Rows from a dataset on spatial reasoning:
━━━━━━━━━━━━━━━━
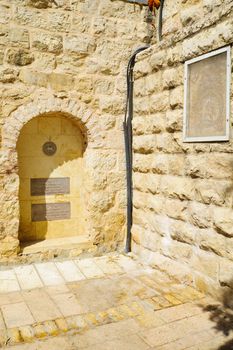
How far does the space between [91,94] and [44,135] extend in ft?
2.79

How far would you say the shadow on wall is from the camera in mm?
3180

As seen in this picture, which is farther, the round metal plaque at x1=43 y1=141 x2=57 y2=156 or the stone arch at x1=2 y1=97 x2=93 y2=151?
the round metal plaque at x1=43 y1=141 x2=57 y2=156

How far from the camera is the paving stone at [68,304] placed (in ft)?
11.5

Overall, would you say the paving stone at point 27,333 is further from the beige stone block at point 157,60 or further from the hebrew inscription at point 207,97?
the beige stone block at point 157,60

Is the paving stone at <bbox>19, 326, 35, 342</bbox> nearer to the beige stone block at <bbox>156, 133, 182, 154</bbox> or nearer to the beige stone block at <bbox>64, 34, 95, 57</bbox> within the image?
the beige stone block at <bbox>156, 133, 182, 154</bbox>

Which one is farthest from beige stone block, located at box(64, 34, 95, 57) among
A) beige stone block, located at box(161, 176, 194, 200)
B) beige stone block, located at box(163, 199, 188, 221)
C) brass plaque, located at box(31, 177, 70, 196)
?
beige stone block, located at box(163, 199, 188, 221)

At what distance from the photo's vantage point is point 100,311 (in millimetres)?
3518

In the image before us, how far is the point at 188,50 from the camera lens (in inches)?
160

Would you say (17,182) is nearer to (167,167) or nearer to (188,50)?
(167,167)

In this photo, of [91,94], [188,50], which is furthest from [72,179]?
[188,50]

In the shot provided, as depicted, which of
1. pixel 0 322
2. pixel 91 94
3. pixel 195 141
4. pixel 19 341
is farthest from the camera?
pixel 91 94

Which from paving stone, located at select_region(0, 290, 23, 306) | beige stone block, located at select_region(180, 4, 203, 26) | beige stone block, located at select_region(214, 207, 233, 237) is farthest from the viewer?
beige stone block, located at select_region(180, 4, 203, 26)

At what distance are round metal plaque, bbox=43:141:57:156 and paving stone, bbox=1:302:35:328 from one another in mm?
2136

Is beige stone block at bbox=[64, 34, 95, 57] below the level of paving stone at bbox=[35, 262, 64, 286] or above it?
above
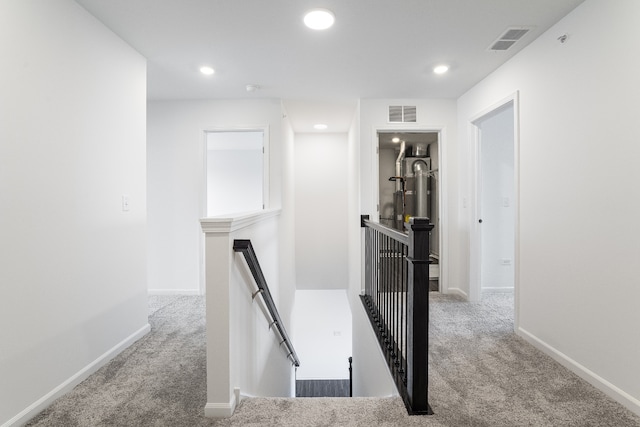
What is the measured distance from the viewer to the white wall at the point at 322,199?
20.0 ft

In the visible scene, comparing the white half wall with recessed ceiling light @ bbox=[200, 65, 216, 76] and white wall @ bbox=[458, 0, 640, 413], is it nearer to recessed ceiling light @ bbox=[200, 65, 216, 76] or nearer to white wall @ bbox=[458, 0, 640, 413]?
recessed ceiling light @ bbox=[200, 65, 216, 76]

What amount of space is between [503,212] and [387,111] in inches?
79.9

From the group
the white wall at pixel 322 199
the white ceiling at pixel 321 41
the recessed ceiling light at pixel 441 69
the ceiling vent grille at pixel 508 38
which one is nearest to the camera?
the white ceiling at pixel 321 41

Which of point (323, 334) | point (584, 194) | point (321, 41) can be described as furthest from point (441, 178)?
━━━━━━━━━━━━━━━━
| Problem requirements |
Can you copy every entry above word for word, leaving out the pictures?

| Exercise result |
How far does the space between [91,94] and [44,135] extend in ft?
2.79

How far would you say the shadow on wall is from the camera in mm?
3180

As seen in this picture, which is farther, the round metal plaque at x1=43 y1=141 x2=57 y2=156 or the stone arch at x1=2 y1=97 x2=93 y2=151?
the round metal plaque at x1=43 y1=141 x2=57 y2=156

How far from the camera is the paving stone at [68,304] placed (in ft)?
11.5

Overall, would you say the paving stone at point 27,333 is further from the beige stone block at point 157,60 or further from the hebrew inscription at point 207,97?
the beige stone block at point 157,60

Is the paving stone at <bbox>19, 326, 35, 342</bbox> nearer to the beige stone block at <bbox>156, 133, 182, 154</bbox> or nearer to the beige stone block at <bbox>64, 34, 95, 57</bbox> within the image?
the beige stone block at <bbox>156, 133, 182, 154</bbox>

Which one is farthest from beige stone block, located at box(64, 34, 95, 57) among
A) beige stone block, located at box(161, 176, 194, 200)
B) beige stone block, located at box(163, 199, 188, 221)
C) brass plaque, located at box(31, 177, 70, 196)
?
beige stone block, located at box(163, 199, 188, 221)

At what distance from the photo's vantage point is point 100,311 (in millimetres)?
3518

In the image before us, how far is the point at 188,50 from the camera lens (in inches)?
160

Would you say (17,182) is nearer to (167,167) or nearer to (188,50)?
(167,167)

In this photo, of [91,94], [188,50], which is furthest from [72,179]?
[188,50]

In the shot provided, as depicted, which of
1. pixel 0 322
2. pixel 91 94
3. pixel 195 141
4. pixel 19 341
is farthest from the camera?
pixel 91 94

Which from paving stone, located at select_region(0, 290, 23, 306) | beige stone block, located at select_region(180, 4, 203, 26) | beige stone block, located at select_region(214, 207, 233, 237) is farthest from the viewer?
beige stone block, located at select_region(180, 4, 203, 26)

At what distance are round metal plaque, bbox=43:141:57:156 and paving stone, bbox=1:302:35:328 from one another in mm?
2136

Is beige stone block at bbox=[64, 34, 95, 57] below the level of paving stone at bbox=[35, 262, 64, 286] or above it?
above
What is the measured distance from the viewer to the white wall at the point at 322,199?
20.0 ft

In the visible scene, comparing the white half wall with recessed ceiling light @ bbox=[200, 65, 216, 76] and white wall @ bbox=[458, 0, 640, 413], is it nearer to recessed ceiling light @ bbox=[200, 65, 216, 76] or nearer to white wall @ bbox=[458, 0, 640, 413]?
recessed ceiling light @ bbox=[200, 65, 216, 76]

What amount of space is between [503,212] and [387,111] in inches?
79.9

From the group
the white wall at pixel 322 199
the white ceiling at pixel 321 41
the recessed ceiling light at pixel 441 69
the ceiling vent grille at pixel 508 38
which one is nearest to the camera?
the white ceiling at pixel 321 41

Which of point (323, 334) | point (584, 194) | point (321, 41) can be described as furthest from point (441, 178)?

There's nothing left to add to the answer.